● WRITTEN REQUEST
Reproduce the stretch of the movie review below from "The story takes" through "70s movie scores.", word for word.

● QUOTED PASSAGE

>> begin

The Man with The Iron Fists movie review

The Man with The Iron Fists movie review

The Man with The Iron Fists was one of the most wanted to see from a list of my film releases of 2012. Development began as early as 2005 and after nearly two years of development, RZA and Eli Roth were able to secure financial backing in May 2010. Filming began in December 2010 on a $20 million budget and concluded by March 2011.

The story takes place in mid 19th century China in Jungle village, where gang clans fight each other. The leader of the Lion’s clan accepts a job to guard a large shipment of imperial gold, but became a victim of betrayal of his two assistants Silver and Bronze Lions played by Byron Mann and Cung Le. While the leader’s son Zen-Yi races back to town the Lion clan attacks the rival Hyena clan and get into a deal with Madam Blossom, the owner of the local brothel. In the middle of all this is Thaddeus played by RZA, a blacksmith who makes his money supplying all sides with weapons, and collection that money to run away with his girlfriend.

I like when martial arts scenes supported by rap beats and RZA definitely knows how to do that, his work in movie soundtracks including the music for Quentin Tarantino’s Kill Bill film has always been heavily influenced by 70s movie scores.

>> end

● Records
>> begin

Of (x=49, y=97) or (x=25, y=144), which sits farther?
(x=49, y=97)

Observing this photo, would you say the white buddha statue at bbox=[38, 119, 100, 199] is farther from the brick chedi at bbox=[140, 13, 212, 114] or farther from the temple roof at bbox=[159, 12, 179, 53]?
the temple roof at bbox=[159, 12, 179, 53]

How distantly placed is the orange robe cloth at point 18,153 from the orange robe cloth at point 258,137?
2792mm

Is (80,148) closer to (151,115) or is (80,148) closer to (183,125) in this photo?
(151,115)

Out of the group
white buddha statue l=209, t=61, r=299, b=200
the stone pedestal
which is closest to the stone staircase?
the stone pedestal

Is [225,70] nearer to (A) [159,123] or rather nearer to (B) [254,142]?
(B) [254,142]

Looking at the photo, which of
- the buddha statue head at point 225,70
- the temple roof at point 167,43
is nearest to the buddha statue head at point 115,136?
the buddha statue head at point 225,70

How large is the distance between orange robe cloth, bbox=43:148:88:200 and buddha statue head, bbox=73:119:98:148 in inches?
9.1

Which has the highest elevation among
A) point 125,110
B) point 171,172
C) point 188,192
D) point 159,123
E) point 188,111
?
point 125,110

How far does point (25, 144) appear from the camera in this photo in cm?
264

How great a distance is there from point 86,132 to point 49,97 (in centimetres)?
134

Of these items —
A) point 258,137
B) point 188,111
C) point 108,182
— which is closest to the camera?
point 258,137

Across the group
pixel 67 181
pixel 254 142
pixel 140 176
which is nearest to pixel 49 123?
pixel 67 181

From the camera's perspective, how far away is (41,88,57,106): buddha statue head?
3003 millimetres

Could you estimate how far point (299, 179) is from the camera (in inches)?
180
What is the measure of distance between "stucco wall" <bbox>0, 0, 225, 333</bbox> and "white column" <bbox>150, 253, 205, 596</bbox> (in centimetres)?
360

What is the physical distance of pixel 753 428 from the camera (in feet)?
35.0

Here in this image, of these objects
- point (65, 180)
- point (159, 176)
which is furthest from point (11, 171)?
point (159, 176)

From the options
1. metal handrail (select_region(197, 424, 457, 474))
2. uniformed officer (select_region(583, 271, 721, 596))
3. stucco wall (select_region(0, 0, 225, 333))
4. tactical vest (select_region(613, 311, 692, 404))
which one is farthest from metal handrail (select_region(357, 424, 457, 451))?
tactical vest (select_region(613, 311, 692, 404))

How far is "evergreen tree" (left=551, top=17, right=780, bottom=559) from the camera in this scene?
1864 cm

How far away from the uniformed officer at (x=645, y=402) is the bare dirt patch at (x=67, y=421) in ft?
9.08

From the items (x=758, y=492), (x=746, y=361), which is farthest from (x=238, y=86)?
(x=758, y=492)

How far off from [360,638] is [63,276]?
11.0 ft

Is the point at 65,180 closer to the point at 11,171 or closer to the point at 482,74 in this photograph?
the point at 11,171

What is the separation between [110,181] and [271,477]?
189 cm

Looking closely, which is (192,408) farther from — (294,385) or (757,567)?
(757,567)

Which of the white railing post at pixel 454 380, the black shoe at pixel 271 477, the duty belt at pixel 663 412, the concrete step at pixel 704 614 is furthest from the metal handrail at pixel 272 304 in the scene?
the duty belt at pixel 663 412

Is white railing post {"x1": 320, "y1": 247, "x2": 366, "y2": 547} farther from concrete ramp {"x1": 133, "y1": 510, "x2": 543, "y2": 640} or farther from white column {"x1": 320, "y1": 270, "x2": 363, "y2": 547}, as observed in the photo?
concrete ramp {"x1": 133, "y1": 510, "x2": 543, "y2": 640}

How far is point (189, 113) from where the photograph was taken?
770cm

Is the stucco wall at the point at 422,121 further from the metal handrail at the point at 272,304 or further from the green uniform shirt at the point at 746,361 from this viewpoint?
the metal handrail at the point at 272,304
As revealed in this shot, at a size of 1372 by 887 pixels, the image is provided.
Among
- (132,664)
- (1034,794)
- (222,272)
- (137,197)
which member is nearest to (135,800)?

>> end

● THE REPLY
The story takes place in mid 19th century China in Jungle village, where gang clans fight each other. The leader of the Lion’s clan accepts a job to guard a large shipment of imperial gold, but became a victim of betrayal of his two assistants Silver and Bronze Lions played by Byron Mann and Cung Le. While the leader’s son Zen-Yi races back to town the Lion clan attacks the rival Hyena clan and get into a deal with Madam Blossom, the owner of the local brothel. In the middle of all this is Thaddeus played by RZA, a blacksmith who makes his money supplying all sides with weapons, and collection that money to run away with his girlfriend.

I like when martial arts scenes supported by rap beats and RZA definitely knows how to do that, his work in movie soundtracks including the music for Quentin Tarantino’s Kill Bill film has always been heavily influenced by 70s movie scores.